Question 6.2: The cross section of a beam is a T with the dimensions shown......
The cross section of a beam is a T with the dimensions shown in Fig. 1.
The moment at the section is M = 4 kip · ft. Determine (a) the location of the neutral axis of the cross section, (b) the moment of inertia with respect to the neutral axis, and (c) the maximum tensile stress and the maximum compressive stress on the cross section.
Plan the Solution To use the flexure formula, Eq. 6.13, we need first to locate the centroid of the cross section and then compute the moment of inertia about an axis through the centroid (Appendix C). Since M is positive, the maximum compressive stress occurs in the top fibers, and the maximum tensile stress occurs in the bottom fibers.
σ_x = \frac{-My}{I} Flexure Formula (6.13)
(a) Locate the neutral axis. As indicated in Fig. 2, we can pick an arbitrary origin at the bottom and let a coordinate in the y-direction be called η. Then, by summing area contributions to the first moment, we have
\int_A {η dA} = \int_{A1} {η dA } +\int_{A2}{η dA}or
\bar{η}A = \bar{η}_1A_1 + \bar{η}_2A_2 = (5.5 in.)(5 in²) + (2.5 in.)(5 in²) = 40 in³
where
A = A_1 + A_2 = (5 in²) + (5 in²) = 10 in²
Then,
\bar{η} = \frac{40 in^3} {10 in^2} = 4.0 in. (a)
(b) Determine the moment of inertia with respect to the neutral axis. The moment of inertia of a rectangle about an axis through its own centroid is
I_C =\frac{1} {12}bh^3and, from the parallel-axis theorem, the moment of inertia about an axis through C′ parallel to the axis through the centroid C is
I_{C′} = I_C + Ad^2_{CC′}Therefore,
I = (I_{C1} + A_1d^2_{C1C}) + (I_{C2} + A_2d^2_{C2C})= \left[\frac{1} {12} (5 in.)(1 in.)^3 + (5 in.)(1 in.)(1.5 in.)^2\right]
+ \left[ \frac{1}{12}(1 in.)(5 in.)^3 + (1 in.)(5 in.)(1.5 in.)^2\right]
so,
I = 33.3 in^4 (b)
(c) Compute σ_{max T} and σ_{max C}. The maximum compression occurs at the top of the beam, and the maximum tension occurs at the bottom of the beam. From the flexure formula, Eq. 6.13,
σ_x = \frac{-My}{I}:
σ_{max C} = σ(x, 2 in.) = \frac{-(4 kip · ft)(12 in./ft)(2 in.)} {33.3 in^4}
= -2.88 ksi (2.88 ksi C)
σ_{max T} = σ(x, -4 in.) = \frac{-(4 kip · ft)(12 in./ft)(-4 in.)} {33.3 in^4}
= 5.76 ksi (5.76 ksi T)
σ_{max T} = 5.76 ksi, σ_{maxC} = -2.88 ksi (c)
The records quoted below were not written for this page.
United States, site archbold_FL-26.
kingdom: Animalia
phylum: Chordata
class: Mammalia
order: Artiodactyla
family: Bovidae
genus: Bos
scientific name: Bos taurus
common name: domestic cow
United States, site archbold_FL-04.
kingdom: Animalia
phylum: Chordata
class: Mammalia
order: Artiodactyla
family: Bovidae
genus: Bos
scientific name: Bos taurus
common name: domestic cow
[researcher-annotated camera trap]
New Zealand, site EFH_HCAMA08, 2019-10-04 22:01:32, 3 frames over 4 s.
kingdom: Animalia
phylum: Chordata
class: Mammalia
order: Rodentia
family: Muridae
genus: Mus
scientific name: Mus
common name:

Review the Solution The centroid must lie between the centroids of the two areas A_1 and A_2. Furthermore, since the areas are equal, the combined centroid C lies midway between the individual centroids, as we obtained above.
To see if the order of magnitude of I is reasonable, we can compare our answer with the moment of inertia of a 1 in. × 6 in. web about its own centroid (\frac{1}{12}(1)(6)^3 = 18 in^4). Thus, the value of I = 33.3 in^4 appears reasonable.
Finally, since the T-section is not symmetric about the neutral axis, the maximum tension and maximum compression are not equal in magnitude, but, since σ is linear in y, their magnitudes are in the ratio of the distances to the top and bottom fibers.
(See Homework Problem 6.6-6, where the effect of misalignment of the load is examined.)